İstanbul Üniversitesi Orman Fakültesi'nin raporu: "Ömerli Barajı,
İstanbul'a içme suyu temini projesinin kalbidir. Ömerli Havzası'nda yapılması
düşünülen golf sahası ve diğer tesislerin, bu alanlardan akan derelerin ve
bunların aktıkları Ömerli Baraj Gölü'nde toplanan suların kalitelerinde
bozulmaya yol açması mümkündür. Barajın havzasına bu tür tesislerin yapılmasını,
hem suların kalitesi hem de İstanbul'a su temini açısından son derece sakıncalı
bulmaktayız. Havzada bu tür yapılara izin verilmemeli."
Belediye ikiye bölündü
İstanbul Büyükşehir Belediyesi'nin yürütmeyi durdurmak için Bölge İdare
Mahkemesi'ne dava açmasına karşın, belediye meclisi plan değişikliğini
davanın sonuçlanmasını beklemeden geçen hafta onayladı. Böylece, baraj
havzasında golf sahası ve dinlenme tesisi yapımına başlanması için önemli
bir engel ortadan kalktı. Belediye yetkilileri, bakanlığın plan değişikliğini
kabul ettiğini, belediye meclisinin bu nedenle onay verdiğini belirterek,
meclisin mahkeme kararını beklememesini eleştirdi.

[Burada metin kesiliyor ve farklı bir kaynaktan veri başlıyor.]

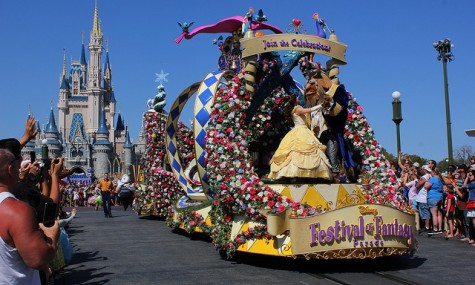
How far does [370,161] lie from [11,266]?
8.13 m

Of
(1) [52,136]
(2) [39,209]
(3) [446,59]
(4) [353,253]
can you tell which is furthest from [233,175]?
(1) [52,136]

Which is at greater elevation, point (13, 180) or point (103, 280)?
point (13, 180)

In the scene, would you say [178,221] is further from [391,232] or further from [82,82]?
[82,82]

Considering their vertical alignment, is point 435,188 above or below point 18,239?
above

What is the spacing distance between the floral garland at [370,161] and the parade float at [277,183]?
19mm

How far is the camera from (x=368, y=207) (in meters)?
8.49

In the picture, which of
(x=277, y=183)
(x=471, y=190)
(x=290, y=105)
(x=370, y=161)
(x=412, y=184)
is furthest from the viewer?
(x=412, y=184)

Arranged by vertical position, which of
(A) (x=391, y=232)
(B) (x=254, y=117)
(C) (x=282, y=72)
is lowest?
(A) (x=391, y=232)

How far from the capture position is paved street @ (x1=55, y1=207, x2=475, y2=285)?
308 inches

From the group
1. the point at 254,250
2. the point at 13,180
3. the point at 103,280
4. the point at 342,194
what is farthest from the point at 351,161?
the point at 13,180

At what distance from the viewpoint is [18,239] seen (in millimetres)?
3195

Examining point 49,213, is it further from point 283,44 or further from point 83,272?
point 283,44

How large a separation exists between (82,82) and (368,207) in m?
141

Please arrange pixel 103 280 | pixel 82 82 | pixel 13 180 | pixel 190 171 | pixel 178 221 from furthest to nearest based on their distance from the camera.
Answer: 1. pixel 82 82
2. pixel 190 171
3. pixel 178 221
4. pixel 103 280
5. pixel 13 180
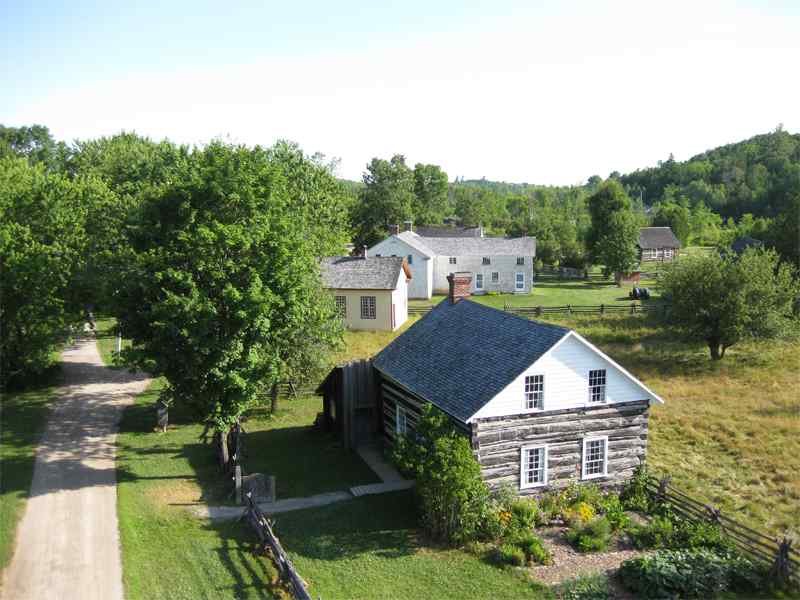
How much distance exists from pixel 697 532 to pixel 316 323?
55.3ft

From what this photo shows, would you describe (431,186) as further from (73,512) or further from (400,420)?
(73,512)

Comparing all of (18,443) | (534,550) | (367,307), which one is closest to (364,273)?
(367,307)

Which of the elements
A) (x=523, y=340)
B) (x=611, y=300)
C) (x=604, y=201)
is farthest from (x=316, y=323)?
(x=604, y=201)

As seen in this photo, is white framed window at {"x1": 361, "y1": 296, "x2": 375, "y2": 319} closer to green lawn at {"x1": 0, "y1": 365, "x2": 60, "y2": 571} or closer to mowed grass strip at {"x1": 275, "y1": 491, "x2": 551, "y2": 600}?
green lawn at {"x1": 0, "y1": 365, "x2": 60, "y2": 571}

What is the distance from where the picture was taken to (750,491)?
23359mm

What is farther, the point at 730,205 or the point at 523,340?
the point at 730,205

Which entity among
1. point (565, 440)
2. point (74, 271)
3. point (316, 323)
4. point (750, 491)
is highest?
point (74, 271)

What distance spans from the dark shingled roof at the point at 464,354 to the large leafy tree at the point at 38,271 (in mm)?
16209

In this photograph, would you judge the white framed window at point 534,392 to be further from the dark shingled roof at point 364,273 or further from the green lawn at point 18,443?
the dark shingled roof at point 364,273

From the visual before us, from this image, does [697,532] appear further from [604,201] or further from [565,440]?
[604,201]

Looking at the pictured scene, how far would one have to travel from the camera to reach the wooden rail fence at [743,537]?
1670 centimetres

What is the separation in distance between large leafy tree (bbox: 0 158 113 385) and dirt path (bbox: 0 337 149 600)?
10.9 ft

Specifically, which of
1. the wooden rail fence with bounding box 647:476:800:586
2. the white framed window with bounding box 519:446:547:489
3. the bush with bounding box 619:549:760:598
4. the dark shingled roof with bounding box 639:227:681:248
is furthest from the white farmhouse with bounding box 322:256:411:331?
the dark shingled roof with bounding box 639:227:681:248


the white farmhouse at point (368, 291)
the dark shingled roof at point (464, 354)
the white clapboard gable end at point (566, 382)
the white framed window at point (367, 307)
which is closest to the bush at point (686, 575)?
the white clapboard gable end at point (566, 382)
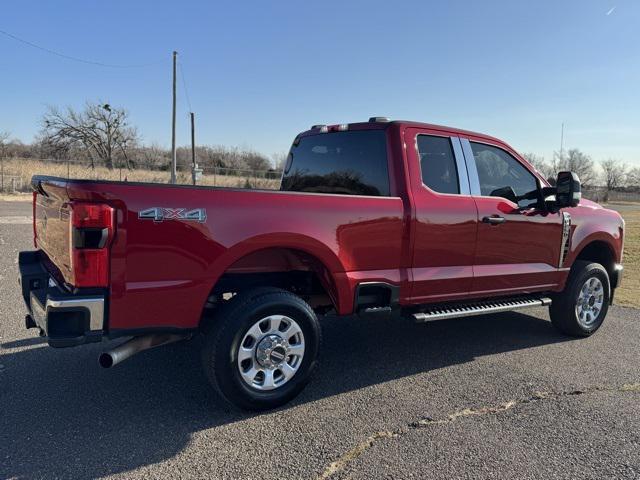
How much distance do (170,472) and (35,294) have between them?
1677 millimetres

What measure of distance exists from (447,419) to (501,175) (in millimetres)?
2532

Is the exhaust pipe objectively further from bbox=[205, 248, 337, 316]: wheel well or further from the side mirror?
the side mirror

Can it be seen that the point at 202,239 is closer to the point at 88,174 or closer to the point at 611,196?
the point at 88,174

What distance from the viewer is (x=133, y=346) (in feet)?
10.4

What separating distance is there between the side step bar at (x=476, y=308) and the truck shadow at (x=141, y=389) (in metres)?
0.50

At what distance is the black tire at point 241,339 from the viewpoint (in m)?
3.25

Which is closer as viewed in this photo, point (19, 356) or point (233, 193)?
point (233, 193)

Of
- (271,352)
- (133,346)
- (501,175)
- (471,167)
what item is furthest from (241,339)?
(501,175)

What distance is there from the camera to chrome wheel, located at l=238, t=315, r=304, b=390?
340cm

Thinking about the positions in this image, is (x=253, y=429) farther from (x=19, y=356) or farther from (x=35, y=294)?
(x=19, y=356)

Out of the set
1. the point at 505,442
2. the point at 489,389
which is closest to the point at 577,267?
the point at 489,389

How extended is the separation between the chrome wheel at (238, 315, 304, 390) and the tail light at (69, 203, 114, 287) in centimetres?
103

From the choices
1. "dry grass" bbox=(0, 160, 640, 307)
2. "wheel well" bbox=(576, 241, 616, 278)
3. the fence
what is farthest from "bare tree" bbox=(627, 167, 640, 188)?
"wheel well" bbox=(576, 241, 616, 278)

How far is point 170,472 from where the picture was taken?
2.72 meters
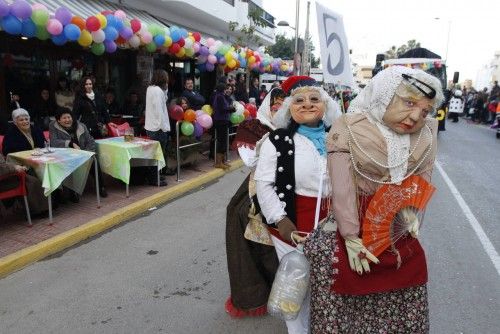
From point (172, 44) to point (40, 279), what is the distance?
6.06 m

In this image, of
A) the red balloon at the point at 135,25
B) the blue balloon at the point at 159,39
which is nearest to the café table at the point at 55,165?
the red balloon at the point at 135,25

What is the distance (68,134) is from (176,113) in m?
2.16

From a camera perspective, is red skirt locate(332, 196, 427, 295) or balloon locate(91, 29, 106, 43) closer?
red skirt locate(332, 196, 427, 295)

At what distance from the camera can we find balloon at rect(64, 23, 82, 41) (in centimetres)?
629

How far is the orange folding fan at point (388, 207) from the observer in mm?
1833

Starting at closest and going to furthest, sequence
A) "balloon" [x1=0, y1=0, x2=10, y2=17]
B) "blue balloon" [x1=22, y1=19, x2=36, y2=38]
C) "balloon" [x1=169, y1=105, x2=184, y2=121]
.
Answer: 1. "balloon" [x1=0, y1=0, x2=10, y2=17]
2. "blue balloon" [x1=22, y1=19, x2=36, y2=38]
3. "balloon" [x1=169, y1=105, x2=184, y2=121]

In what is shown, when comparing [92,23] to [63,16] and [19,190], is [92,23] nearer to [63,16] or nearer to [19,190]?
[63,16]

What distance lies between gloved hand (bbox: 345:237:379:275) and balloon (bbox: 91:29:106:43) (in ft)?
20.7

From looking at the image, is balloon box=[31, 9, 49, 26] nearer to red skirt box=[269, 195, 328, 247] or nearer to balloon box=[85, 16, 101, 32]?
balloon box=[85, 16, 101, 32]

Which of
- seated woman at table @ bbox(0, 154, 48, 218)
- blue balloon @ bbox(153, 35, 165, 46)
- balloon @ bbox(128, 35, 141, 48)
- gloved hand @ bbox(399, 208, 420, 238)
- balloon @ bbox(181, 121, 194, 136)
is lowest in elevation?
seated woman at table @ bbox(0, 154, 48, 218)

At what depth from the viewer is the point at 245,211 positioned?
2.87 metres

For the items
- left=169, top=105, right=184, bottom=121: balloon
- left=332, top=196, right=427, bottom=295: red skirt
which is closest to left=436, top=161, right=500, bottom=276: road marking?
left=332, top=196, right=427, bottom=295: red skirt

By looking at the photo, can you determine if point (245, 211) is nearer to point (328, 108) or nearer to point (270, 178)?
point (270, 178)

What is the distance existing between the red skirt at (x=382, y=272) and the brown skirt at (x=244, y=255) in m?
A: 1.03
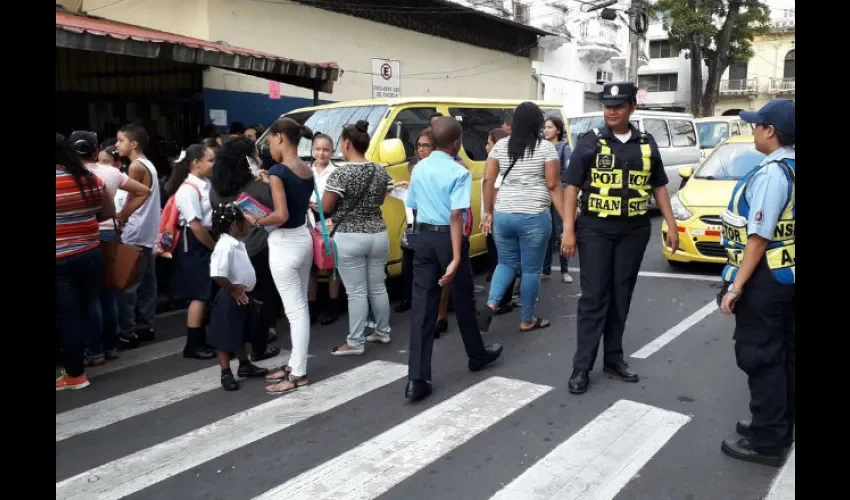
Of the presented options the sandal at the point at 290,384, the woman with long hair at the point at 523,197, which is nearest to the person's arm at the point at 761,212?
the woman with long hair at the point at 523,197

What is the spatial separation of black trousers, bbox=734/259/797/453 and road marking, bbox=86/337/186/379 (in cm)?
443

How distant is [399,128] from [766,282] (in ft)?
14.9

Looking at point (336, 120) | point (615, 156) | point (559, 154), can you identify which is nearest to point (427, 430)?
point (615, 156)

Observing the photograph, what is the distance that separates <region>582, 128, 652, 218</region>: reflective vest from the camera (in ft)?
14.6

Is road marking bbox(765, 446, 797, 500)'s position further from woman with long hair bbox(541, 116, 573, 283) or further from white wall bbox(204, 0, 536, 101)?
white wall bbox(204, 0, 536, 101)

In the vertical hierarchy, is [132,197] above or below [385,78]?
below

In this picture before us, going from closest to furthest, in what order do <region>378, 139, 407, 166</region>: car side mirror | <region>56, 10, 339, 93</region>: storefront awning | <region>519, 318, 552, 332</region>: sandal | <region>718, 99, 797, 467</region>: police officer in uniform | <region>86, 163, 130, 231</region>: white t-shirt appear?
<region>718, 99, 797, 467</region>: police officer in uniform, <region>86, 163, 130, 231</region>: white t-shirt, <region>519, 318, 552, 332</region>: sandal, <region>378, 139, 407, 166</region>: car side mirror, <region>56, 10, 339, 93</region>: storefront awning

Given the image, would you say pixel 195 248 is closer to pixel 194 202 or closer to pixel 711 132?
pixel 194 202

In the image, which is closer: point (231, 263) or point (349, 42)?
point (231, 263)

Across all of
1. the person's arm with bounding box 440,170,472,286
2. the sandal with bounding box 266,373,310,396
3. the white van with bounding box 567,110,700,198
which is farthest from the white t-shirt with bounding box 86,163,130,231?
the white van with bounding box 567,110,700,198

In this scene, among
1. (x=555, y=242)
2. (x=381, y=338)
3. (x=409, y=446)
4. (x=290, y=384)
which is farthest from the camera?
(x=555, y=242)

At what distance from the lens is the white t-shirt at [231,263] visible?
462 centimetres

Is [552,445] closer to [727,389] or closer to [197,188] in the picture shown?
[727,389]

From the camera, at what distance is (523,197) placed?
575 centimetres
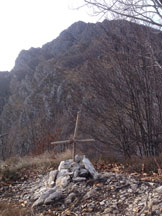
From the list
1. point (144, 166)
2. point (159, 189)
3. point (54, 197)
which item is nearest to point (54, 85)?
point (144, 166)

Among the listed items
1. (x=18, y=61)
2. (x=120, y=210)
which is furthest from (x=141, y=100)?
(x=18, y=61)

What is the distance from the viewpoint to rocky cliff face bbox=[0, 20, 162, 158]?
20.3 ft

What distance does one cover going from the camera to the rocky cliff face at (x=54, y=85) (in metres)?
6.19

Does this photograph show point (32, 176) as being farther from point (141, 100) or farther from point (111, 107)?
point (141, 100)

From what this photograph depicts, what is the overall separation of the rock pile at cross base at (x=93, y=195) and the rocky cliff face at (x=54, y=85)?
2.65 m

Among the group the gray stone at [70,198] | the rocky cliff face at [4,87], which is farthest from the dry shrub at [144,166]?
the rocky cliff face at [4,87]

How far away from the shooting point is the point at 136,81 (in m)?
5.71

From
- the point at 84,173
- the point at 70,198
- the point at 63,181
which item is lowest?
the point at 70,198

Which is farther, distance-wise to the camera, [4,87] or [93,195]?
[4,87]

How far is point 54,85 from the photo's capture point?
40.4m

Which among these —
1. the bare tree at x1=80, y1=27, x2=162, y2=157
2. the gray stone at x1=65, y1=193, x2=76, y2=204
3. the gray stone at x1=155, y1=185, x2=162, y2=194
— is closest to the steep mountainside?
the bare tree at x1=80, y1=27, x2=162, y2=157

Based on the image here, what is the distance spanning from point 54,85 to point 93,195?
37409 mm

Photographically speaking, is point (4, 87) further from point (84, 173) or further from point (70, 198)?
point (70, 198)

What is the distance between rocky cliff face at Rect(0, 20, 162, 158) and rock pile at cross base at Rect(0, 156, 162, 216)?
2.65m
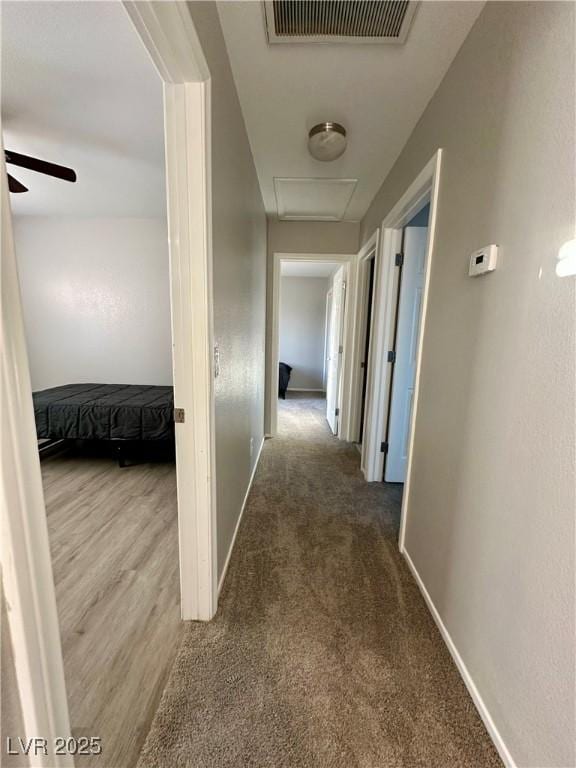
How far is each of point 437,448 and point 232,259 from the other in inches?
53.4

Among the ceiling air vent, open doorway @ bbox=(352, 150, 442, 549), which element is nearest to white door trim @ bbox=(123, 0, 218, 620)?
the ceiling air vent

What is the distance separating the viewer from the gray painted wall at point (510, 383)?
0.78 meters

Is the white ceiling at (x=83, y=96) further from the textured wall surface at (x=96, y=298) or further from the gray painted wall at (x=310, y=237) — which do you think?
the gray painted wall at (x=310, y=237)

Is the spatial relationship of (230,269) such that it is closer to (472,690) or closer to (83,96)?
(83,96)

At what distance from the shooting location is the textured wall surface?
3.65m

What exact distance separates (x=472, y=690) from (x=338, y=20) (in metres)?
2.52

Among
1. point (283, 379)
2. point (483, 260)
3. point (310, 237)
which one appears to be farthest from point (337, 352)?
point (483, 260)

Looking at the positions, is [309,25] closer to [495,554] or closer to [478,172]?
[478,172]

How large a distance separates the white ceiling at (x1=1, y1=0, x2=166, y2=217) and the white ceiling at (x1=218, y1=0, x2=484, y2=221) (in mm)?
502

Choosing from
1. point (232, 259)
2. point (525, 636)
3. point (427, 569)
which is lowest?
point (427, 569)

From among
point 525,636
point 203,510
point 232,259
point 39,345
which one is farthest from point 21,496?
point 39,345

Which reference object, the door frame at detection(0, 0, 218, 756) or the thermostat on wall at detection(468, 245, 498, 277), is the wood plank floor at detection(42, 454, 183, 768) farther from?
the thermostat on wall at detection(468, 245, 498, 277)

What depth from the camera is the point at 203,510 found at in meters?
1.26

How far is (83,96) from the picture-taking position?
5.50ft
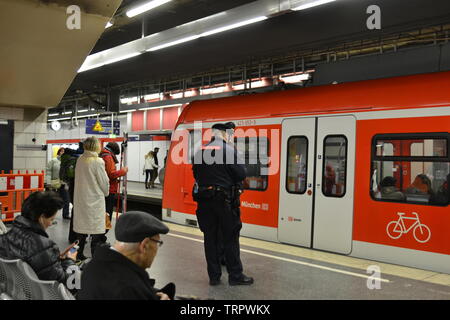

Orman Mühendisleri Odası Marmara Bölge Başkanı Prof. Dr. Uçkun Geray,
İstanbul Büyükşehir Belediye Meclisi'nin kararının durdurulması için
dava açacaklarını söyledi. Geray, "Ortada kamu yararına aykırı bir
durum var. Dava açtığımızda, yargı, kamu yararını düşünenlerin lehine
karar verecektir. Koruma altında olan bir alan yok ediliyor. Bu kente karşı işlenmiş
bir suç. Biz sivil toplum örgütleri olarak bu kararı mutlaka durduracağız"
dedi.
'Çevreyi koruyacağız'
Mir İnşaat AŞ'nin sahibi ANAP'lı eski bakan İbrahim Özdemir, Çevre Bakanlığı'nın
söz konusu plana olumlu rapor verdiğini söyledi. Özdemir, projeyi şöyle
savundu:
"Bu alan Orman Bakanlığı'nca turizm tesisi yapılması için tahsis
edildi. Glof, dünyada çevreyi en iyi koruyan proje olarak biliniyor. Bizde bu
kültür yerleşmediği için geriyiz. Ömerli Havzası içinde konut yapılıyor,
ancak böyle bir tesise karşı çıkılıyor. Bizim çevreyi kirletme gibi bir
amacımız yok. Alandaki ağaçlar kesilmeyecek. Oradaki doğal yapıya zarar
verilmeyecek. Ağaçlar nakledilecek. Doğal gübre kullanılacak. Tesis, ÇED
raporunda yer alan tüm unsurlar dikkate alınarak yapılacak."